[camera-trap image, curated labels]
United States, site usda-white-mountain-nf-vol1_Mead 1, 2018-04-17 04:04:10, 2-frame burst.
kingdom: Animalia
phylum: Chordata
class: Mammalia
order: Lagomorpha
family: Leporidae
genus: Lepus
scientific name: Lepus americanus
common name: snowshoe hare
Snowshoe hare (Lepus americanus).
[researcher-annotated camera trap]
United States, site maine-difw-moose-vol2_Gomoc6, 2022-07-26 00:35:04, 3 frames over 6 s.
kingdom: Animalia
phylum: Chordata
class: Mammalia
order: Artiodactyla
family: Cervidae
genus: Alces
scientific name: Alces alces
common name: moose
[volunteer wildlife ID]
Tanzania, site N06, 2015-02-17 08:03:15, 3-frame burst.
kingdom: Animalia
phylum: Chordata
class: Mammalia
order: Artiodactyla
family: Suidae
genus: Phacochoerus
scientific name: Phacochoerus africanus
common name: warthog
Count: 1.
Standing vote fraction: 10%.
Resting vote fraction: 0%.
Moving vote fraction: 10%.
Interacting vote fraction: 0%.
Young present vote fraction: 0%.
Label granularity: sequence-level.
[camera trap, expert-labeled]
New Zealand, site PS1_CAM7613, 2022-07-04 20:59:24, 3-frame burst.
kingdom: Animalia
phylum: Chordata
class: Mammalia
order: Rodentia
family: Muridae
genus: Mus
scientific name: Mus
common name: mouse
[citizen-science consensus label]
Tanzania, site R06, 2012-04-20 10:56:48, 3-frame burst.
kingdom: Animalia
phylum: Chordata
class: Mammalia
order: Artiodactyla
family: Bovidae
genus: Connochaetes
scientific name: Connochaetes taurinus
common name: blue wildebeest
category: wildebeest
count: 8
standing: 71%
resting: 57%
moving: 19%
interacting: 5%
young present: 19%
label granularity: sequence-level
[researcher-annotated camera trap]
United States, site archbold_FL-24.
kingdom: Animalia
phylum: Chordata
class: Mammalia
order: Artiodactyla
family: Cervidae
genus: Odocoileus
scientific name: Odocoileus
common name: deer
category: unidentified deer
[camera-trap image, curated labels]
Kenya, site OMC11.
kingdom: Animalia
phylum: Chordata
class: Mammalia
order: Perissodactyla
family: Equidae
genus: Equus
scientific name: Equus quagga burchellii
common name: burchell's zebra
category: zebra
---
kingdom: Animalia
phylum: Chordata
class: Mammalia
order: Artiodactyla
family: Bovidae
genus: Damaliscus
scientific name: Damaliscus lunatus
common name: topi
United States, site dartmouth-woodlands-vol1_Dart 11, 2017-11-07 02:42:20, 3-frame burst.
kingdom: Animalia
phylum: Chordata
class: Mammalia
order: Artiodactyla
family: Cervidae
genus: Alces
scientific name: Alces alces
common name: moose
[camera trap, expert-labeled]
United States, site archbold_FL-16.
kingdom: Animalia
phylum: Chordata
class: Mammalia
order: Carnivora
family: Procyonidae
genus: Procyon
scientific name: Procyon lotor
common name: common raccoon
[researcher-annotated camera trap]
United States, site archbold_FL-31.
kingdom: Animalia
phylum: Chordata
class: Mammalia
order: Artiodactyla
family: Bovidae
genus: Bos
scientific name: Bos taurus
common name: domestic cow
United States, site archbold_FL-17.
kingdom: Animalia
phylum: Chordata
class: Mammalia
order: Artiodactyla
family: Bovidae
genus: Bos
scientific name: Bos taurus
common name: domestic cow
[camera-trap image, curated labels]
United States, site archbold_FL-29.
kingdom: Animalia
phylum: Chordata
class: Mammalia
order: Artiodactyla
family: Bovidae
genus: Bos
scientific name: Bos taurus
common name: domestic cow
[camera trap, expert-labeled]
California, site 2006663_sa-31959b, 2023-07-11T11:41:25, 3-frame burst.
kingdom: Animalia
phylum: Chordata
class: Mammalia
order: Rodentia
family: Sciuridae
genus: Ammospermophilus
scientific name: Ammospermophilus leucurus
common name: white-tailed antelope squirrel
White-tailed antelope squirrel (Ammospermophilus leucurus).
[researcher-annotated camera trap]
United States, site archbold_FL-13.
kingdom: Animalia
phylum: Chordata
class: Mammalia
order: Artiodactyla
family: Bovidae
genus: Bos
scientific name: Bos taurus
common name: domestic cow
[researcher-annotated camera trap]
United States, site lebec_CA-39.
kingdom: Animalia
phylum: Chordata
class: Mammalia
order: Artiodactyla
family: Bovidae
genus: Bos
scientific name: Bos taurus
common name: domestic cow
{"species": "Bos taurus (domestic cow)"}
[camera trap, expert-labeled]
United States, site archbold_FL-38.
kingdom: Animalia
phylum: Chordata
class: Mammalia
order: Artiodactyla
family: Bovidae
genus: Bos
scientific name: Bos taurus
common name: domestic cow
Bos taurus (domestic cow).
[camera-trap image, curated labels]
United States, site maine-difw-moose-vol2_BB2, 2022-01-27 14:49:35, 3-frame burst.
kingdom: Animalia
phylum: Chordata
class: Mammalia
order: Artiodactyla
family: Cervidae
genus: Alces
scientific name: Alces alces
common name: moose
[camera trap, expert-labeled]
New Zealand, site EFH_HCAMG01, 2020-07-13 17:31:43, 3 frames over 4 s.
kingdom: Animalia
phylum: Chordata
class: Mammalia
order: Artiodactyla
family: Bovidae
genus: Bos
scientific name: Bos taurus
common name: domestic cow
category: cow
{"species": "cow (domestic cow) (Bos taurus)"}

» Brief
Tally the lines of the entries that carry the word "level" and say only that number.

» Answer for this exercise
2